Now, 80 GB isn’t much these days and certainly a step down from my 160 gigabytes of V8 muscle. But I wanted the best of both worlds, speed and capacity, so I decided to ditch the optical drive and trade it in for some harddisk space. After all, software isn’t distributed on CDs or DVDs anymore (except for proprietary operating systems, perhaps), nor are music and movies. Should I ever require an optical drive (e.g. to watch a rented movie), chances are good I’m at home where I can use my external USB/Firewire thingy.

On the 5th gen MacBooks, replacing the optical drive with a harddrive is, at least in theory, trivial because the optical drive is SATA as well. On previous MacBooks, the optical drive has a PATA connector so you’ll need a small controller that translates from ATA to SATA. In either case you’ll want to fit the harddrive into a cage that has the same dimensions and mounting points as an optical drive.

MCE Technologies offers a solution for this called OptiBay, custom tailored for the MacBook or MacBook Pro. If you purchase the harddrive cage by itself, it’s $129. Add $43 to that for international shipping with FedEx. A cheaper solution comes from newmodeus: an HDD cage that’s intended to take the place of a removable optical drive that some laptops have. It’s a mere $42. Shipping with regular US postal service costs just $8 and it only took a few days to get to Germany. The only minor inconvenience was that unlike UPS or FedEx, the regular postal service doesn’t do the customs stuff for you, so I had to go to the local customs office and pick it up. Normally I would have to have paid German V.A.T. on it, but since this is a business expense, I didn’t.

Unboxing the newmodeus HDD optical bay (3)

Unboxing the newmodeus HDD optical bay (3)

Unfortunately, the MacBook Pro doesn’t have a regular size optical drive. It’s thinner which means the cage won’t fit as is. I had to “adapt” it therefore with some cutting tools (a fine metal saw or a sharp side cutter will do, use sandpaper to smoothen the edges). I also removed the top lid and the front cover since those are unnecessary in the MacBook Pro. With these adaptions, the cage fit rather nicely into the empty space that the optical drive had left.

Fitting the HDD cage to the size of the MBP optical drive

Fitting the HDD cage to the size of the MBP optical drive

All this means I now have a fast SSD drive for the operating system, apps, personal data, etc. and my old big harddisk for large files such as my MP3 collection and movies (for which random access isn’t as crucial anyway). But has it worked?

Oh yes. The system is biblically fast.

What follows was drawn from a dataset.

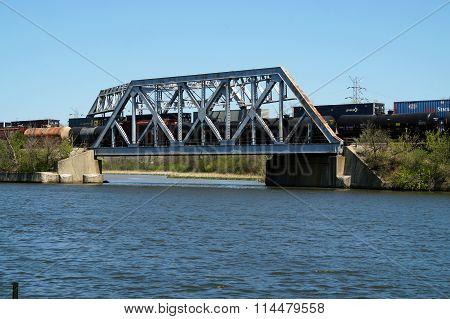 Trains Cross Bridge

Even while I was copying all my data files over from the old harddrive to the SSD, every single application still opened in an instant. OpenOffice is up and running within 2 seconds. System upgrades now take longer to download than to perform. When automatic login is enabled, the system boots from power off to a fully functioning UI in less than 10 seconds… I could go on.

Admittedly there are a few disadvantages. The “adapted” cage isn’t the best soundproof location to install a harddisk. The CD/DVD slot right in front of the mounting position doesn’t help either. So the noise has slightly gone up, but it’s hardly noticeable, really. I also have no idea whether the motion sensor will put the harddrive to sleep in case the MacBook Pro falls (don’t care about that much, though). And then there’s power consumption. I haven’t done any tests yet, but I have the feeling it’s a bit worse than what it was before. It’s hard to tell because I failed to do a proper test before the operation. One thing I’d quite like to find out is whether the OS X can put the harddisk to sleep once in a while. It only has my MP3 collection and other large files, so it’s quite possible to completely avoid using the harddisk when on the road.

All these are minor issues, really. If you want to speed up your machine, forget everything else. Just get an SSD. And not just any, get one of the warp drives. The really good news is, however, you don’t have to compromise on space. If you’re like me and don’t need your optical drive much, you can have your cake and eat it, too. Warp drive and good old V8 muscle.

Both drives installed

Both drives installed

P.S.: If you’d like to attempt this at home, don’t worry, it’s not difficult. Fitting the cage to the right size was the hardest part, but if you’re willing to spend a bit more money, you can avoid that altogether by buying the OptiBay. You need a few good tools (Torx T6, Philips PH00 and PH0 screwdrivers, pair of tweezers). Then simply follow the excellent instructions on the iFixIt website.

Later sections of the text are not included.